Records from a data collection
* * * * *

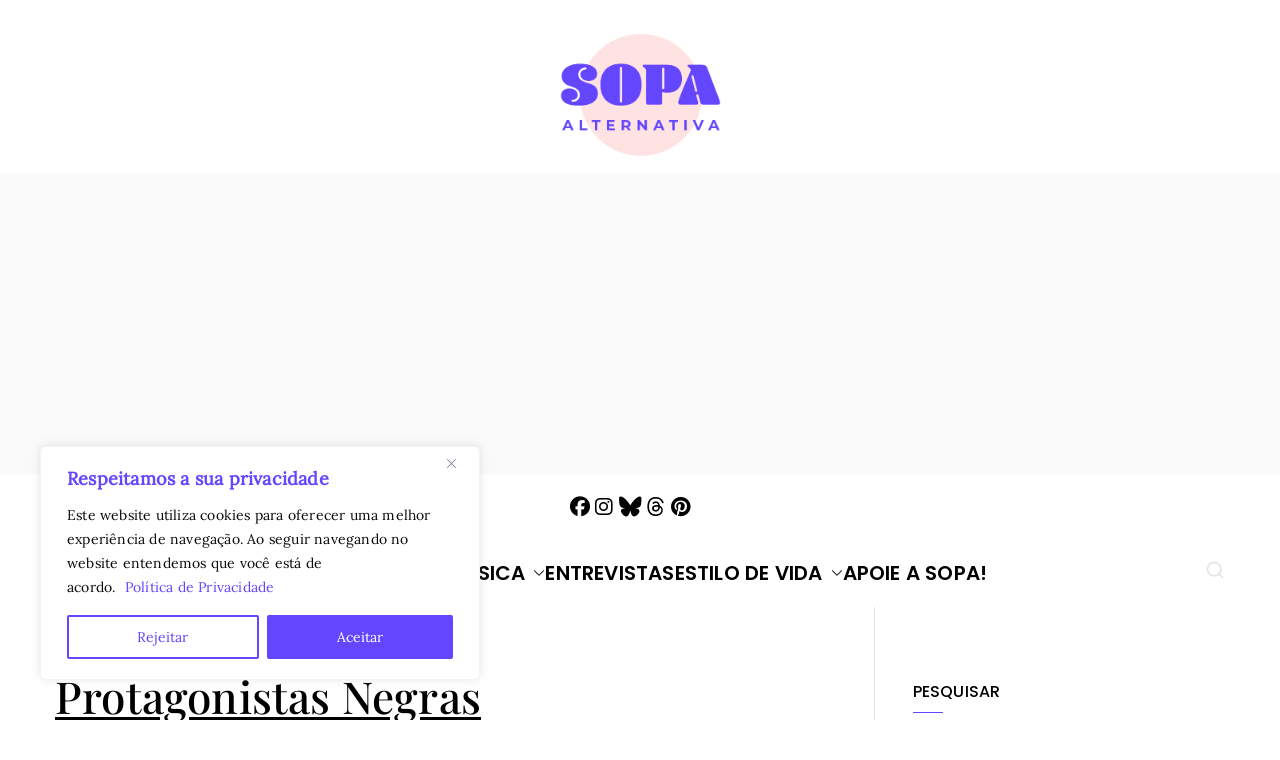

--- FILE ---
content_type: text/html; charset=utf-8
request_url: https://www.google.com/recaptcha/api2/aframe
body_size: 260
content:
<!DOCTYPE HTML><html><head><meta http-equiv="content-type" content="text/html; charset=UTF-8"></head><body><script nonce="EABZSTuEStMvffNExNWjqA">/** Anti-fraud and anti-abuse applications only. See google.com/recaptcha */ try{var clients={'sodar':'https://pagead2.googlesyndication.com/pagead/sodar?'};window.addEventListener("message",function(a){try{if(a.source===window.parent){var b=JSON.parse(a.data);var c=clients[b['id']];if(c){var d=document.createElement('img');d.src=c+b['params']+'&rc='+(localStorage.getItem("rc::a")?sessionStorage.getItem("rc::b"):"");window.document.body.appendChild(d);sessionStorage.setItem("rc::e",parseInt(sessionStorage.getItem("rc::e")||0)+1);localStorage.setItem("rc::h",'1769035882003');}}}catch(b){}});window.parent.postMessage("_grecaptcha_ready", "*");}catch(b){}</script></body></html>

* * * * *

Your copy should be the entries retyped exactly, with no images in it.

FINAL ANSWER:
--- FILE ---
content_type: text/html; charset=utf-8
request_url: https://www.google.com/recaptcha/api2/aframe
body_size: 260
content:
<!DOCTYPE HTML><html><head><meta http-equiv="content-type" content="text/html; charset=UTF-8"></head><body><script nonce="EABZSTuEStMvffNExNWjqA">/** Anti-fraud and anti-abuse applications only. See google.com/recaptcha */ try{var clients={'sodar':'https://pagead2.googlesyndication.com/pagead/sodar?'};window.addEventListener("message",function(a){try{if(a.source===window.parent){var b=JSON.parse(a.data);var c=clients[b['id']];if(c){var d=document.createElement('img');d.src=c+b['params']+'&rc='+(localStorage.getItem("rc::a")?sessionStorage.getItem("rc::b"):"");window.document.body.appendChild(d);sessionStorage.setItem("rc::e",parseInt(sessionStorage.getItem("rc::e")||0)+1);localStorage.setItem("rc::h",'1769035882003');}}}catch(b){}});window.parent.postMessage("_grecaptcha_ready", "*");}catch(b){}</script></body></html>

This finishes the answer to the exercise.